İklim değişikliği insanlığın en büyük sorunu olarak karşımızda durmaktadır. Uzaydan minik parlayan bir bilye gibi gözüken dünyamız, iklim değişikliği nedeniyle maalesef büyük bir tehdit altındadır. Okyanuslar ısınıyor, okyanuslardaki asit oranları artıyor ve deniz seviyesi her geçen gün yükseliyor.
Dünya Sağlık Örgütü (DSÖ) iklim değişikliğini, 21. Yüzyıl'da küresel sağlığa yönelik en büyük tehdit olarak nitelendirmektedir.
Gelecekteki küresel ısınmayı en aza indirme çabaları başarılı olsa bile, bazı etkiler yüzyıllar boyunca devam edecektir. Bunlar arasında okyanusların ısınması, okyanus asitlenmesi ve deniz seviyesinin yükselmesi yer almaktadır.
Öte yandan iklim değişikliği, insanlığı gıda ve su kıtlığı, aşırı sıcaklar, daha fazla hastalık ve buna bağlı ekonomik kayıplarla tehdit etmektedir. Kitlesel göçler, bölgesel ve uluslararası çatışmalar da cabası...
Bu kötü gidişin esas nedeni fosil yakıtların (kömür, petrol, doğal gaz) kullanılmasıdır. Fosil yakıt kullanımı, ormansızlaşma ve bazı tarımsal ve endüstriyel uygulamalar, başta karbondioksit ve metan olmak üzere sera gazlarını artırmaktadır. Sera gazları, dünyanın güneş ışığı nedeniyle ısınması sonucu yaydığı ısının bir kısmını emer. Bu gazların daha büyük miktarları, dünyanın alt atmosfer tabakasında daha fazla ısı tutarak küresel ısınmaya neden olur.
Karbon emisyonların azaltılması, fosil yakıtların yakılması yerine düşük karbonlu kaynaklardan elektrik üretilmesini gerektirmektedir. Bu değişim ve dönüşüm, kömür ve doğalgazla çalışan enerji santrallerinin aşamalı olarak kapatılmasını, rüzgar, güneş ve diğer yenilenebilir enerji türlerinin kullanımının büyük ölçüde artırılmasını ve enerji kullanımının azaltılmasını içermektedir. Karbon emisyonu olmayan kaynaklardan üretilen elektriğin, ulaşıma güç sağlamak, binaları ısıtmak ve endüstriyel tesisleri işletmek için fosil yakıtların yerini alması gerekiyor. Karbon, orman örtüsünün artırılması ve topraktaki karbonu yakalayan yöntemlerle tarım yapılması yoluyla da atmosferden uzaklaştırılabilir.

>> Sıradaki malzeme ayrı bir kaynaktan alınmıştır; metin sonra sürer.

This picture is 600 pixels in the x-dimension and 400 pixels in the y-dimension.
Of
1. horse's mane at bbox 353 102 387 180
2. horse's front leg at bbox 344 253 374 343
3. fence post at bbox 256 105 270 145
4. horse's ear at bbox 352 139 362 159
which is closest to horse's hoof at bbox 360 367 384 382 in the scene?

Sera gazları güneş ışığına karşı şeffaftır ve böylece güneş ışığının atmosferden geçerek dünya yüzeyini ısıtmasına izin verir. Dünya bunu ısı olarak yayar ve sera gazları bunun bir kısmını emer. Bu emilim, ısının uzaya kaçma hızını yavaşlatarak ısıyı dünya yüzeyinin yakınında hapseder ve zamanla ısınmasına sebep olur.
Sanayi Devrimi'nden önce, doğal olarak oluşan sera gazı miktarları, yüzeye yakın havanın, yaklaşık 33 °C daha sıcak olmasına neden olmuştur. Su buharı ve bulutlar sera etkisine en büyük katkıda bulunanlar olmakla birlikte, sıcaklığın bir fonksiyonu olarak artarlar ve bu nedenle geri besleme özelliğine sahiptirler. Öte yandan, CO2, ve nitröz oksit gibi gazların konsantrasyonları sıcaklığa bağlı değildir ve bu nedenle dış zorlayıcılar diye adlandırılırlar.
Sanayi Devrimi'nden bu yana insan faaliyetleri, özellikle de fosil yakıtların (kömür, petrol ve doğalgaz) çıkarılması ve yakılması, atmosferdeki sera gazı miktarını artırarak doğal yapının bir dengesizliğine yol açmıştır. 2019 yılında, karbondioksit ve metan konsantrasyonları 1750 yılından bu yana sırasıyla yaklaşık yüzde 48 ve yüzde 160 oranlarında artmıştır.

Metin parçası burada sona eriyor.